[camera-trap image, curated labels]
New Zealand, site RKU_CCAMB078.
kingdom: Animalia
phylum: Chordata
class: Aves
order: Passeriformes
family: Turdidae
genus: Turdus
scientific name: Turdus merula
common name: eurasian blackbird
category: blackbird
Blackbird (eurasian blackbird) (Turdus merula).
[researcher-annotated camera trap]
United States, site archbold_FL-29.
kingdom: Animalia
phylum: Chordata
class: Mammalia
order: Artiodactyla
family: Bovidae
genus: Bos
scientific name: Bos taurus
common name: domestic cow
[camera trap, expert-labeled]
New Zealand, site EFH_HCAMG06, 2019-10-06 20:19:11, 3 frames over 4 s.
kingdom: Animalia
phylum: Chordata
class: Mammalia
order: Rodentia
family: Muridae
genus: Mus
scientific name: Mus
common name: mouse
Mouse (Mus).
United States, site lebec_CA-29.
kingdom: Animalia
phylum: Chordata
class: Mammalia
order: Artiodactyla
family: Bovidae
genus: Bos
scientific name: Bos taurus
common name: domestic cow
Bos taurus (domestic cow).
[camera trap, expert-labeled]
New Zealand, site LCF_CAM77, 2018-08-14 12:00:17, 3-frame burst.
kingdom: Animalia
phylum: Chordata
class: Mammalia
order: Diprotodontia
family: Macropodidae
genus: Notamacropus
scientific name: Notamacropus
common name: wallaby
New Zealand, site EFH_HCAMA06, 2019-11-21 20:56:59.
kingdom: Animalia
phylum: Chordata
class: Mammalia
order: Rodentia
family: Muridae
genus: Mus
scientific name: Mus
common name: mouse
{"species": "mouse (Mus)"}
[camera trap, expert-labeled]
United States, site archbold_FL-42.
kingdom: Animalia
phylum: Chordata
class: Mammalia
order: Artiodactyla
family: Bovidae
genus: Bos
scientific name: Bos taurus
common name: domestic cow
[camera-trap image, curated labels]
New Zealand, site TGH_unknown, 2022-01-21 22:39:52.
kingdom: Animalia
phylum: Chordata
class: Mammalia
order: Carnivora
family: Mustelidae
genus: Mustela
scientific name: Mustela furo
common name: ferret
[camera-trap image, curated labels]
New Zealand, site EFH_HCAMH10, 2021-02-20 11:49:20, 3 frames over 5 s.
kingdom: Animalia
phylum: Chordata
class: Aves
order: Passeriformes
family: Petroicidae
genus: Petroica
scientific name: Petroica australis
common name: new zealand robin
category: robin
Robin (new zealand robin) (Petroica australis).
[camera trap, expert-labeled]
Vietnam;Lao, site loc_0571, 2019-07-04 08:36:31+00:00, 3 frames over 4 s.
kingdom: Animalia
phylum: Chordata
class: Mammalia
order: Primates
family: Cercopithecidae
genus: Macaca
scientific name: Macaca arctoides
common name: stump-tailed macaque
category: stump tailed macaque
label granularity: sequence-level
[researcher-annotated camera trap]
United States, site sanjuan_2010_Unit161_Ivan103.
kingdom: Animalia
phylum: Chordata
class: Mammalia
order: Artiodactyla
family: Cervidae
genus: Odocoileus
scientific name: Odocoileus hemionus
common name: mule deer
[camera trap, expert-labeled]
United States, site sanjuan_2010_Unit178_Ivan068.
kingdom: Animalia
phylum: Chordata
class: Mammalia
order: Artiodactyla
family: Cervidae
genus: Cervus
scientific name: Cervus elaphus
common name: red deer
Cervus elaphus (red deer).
==============================
Retype all of the material above. Do not alter a single word.

### RESULT OF THIS EXERCISE
[camera-trap image, curated labels]
New Zealand, site RKU_CCAMB078.
kingdom: Animalia
phylum: Chordata
class: Aves
order: Passeriformes
family: Turdidae
genus: Turdus
scientific name: Turdus merula
common name: eurasian blackbird
category: blackbird
Blackbird (eurasian blackbird) (Turdus merula).
[researcher-annotated camera trap]
United States, site archbold_FL-29.
kingdom: Animalia
phylum: Chordata
class: Mammalia
order: Artiodactyla
family: Bovidae
genus: Bos
scientific name: Bos taurus
common name: domestic cow
[camera trap, expert-labeled]
New Zealand, site EFH_HCAMG06, 2019-10-06 20:19:11, 3 frames over 4 s.
kingdom: Animalia
phylum: Chordata
class: Mammalia
order: Rodentia
family: Muridae
genus: Mus
scientific name: Mus
common name: mouse
Mouse (Mus).
United States, site lebec_CA-29.
kingdom: Animalia
phylum: Chordata
class: Mammalia
order: Artiodactyla
family: Bovidae
genus: Bos
scientific name: Bos taurus
common name: domestic cow
Bos taurus (domestic cow).
[camera trap, expert-labeled]
New Zealand, site LCF_CAM77, 2018-08-14 12:00:17, 3-frame burst.
kingdom: Animalia
phylum: Chordata
class: Mammalia
order: Diprotodontia
family: Macropodidae
genus: Notamacropus
scientific name: Notamacropus
common name: wallaby
New Zealand, site EFH_HCAMA06, 2019-11-21 20:56:59.
kingdom: Animalia
phylum: Chordata
class: Mammalia
order: Rodentia
family: Muridae
genus: Mus
scientific name: Mus
common name: mouse
{"species": "mouse (Mus)"}
[camera trap, expert-labeled]
United States, site archbold_FL-42.
kingdom: Animalia
phylum: Chordata
class: Mammalia
order: Artiodactyla
family: Bovidae
genus: Bos
scientific name: Bos taurus
common name: domestic cow
[camera-trap image, curated labels]
New Zealand, site TGH_unknown, 2022-01-21 22:39:52.
kingdom: Animalia
phylum: Chordata
class: Mammalia
order: Carnivora
family: Mustelidae
genus: Mustela
scientific name: Mustela furo
common name: ferret
[camera-trap image, curated labels]
New Zealand, site EFH_HCAMH10, 2021-02-20 11:49:20, 3 frames over 5 s.
kingdom: Animalia
phylum: Chordata
class: Aves
order: Passeriformes
family: Petroicidae
genus: Petroica
scientific name: Petroica australis
common name: new zealand robin
category: robin
Robin (new zealand robin) (Petroica australis).
[camera trap, expert-labeled]
Vietnam;Lao, site loc_0571, 2019-07-04 08:36:31+00:00, 3 frames over 4 s.
kingdom: Animalia
phylum: Chordata
class: Mammalia
order: Primates
family: Cercopithecidae
genus: Macaca
scientific name: Macaca arctoides
common name: stump-tailed macaque
category: stump tailed macaque
label granularity: sequence-level
[researcher-annotated camera trap]
United States, site sanjuan_2010_Unit161_Ivan103.
kingdom: Animalia
phylum: Chordata
class: Mammalia
order: Artiodactyla
family: Cervidae
genus: Odocoileus
scientific name: Odocoileus hemionus
common name: mule deer
[camera trap, expert-labeled]
United States, site sanjuan_2010_Unit178_Ivan068.
kingdom: Animalia
phylum: Chordata
class: Mammalia
order: Artiodactyla
family: Cervidae
genus: Cervus
scientific name: Cervus elaphus
common name: red deer
Cervus elaphus (red deer).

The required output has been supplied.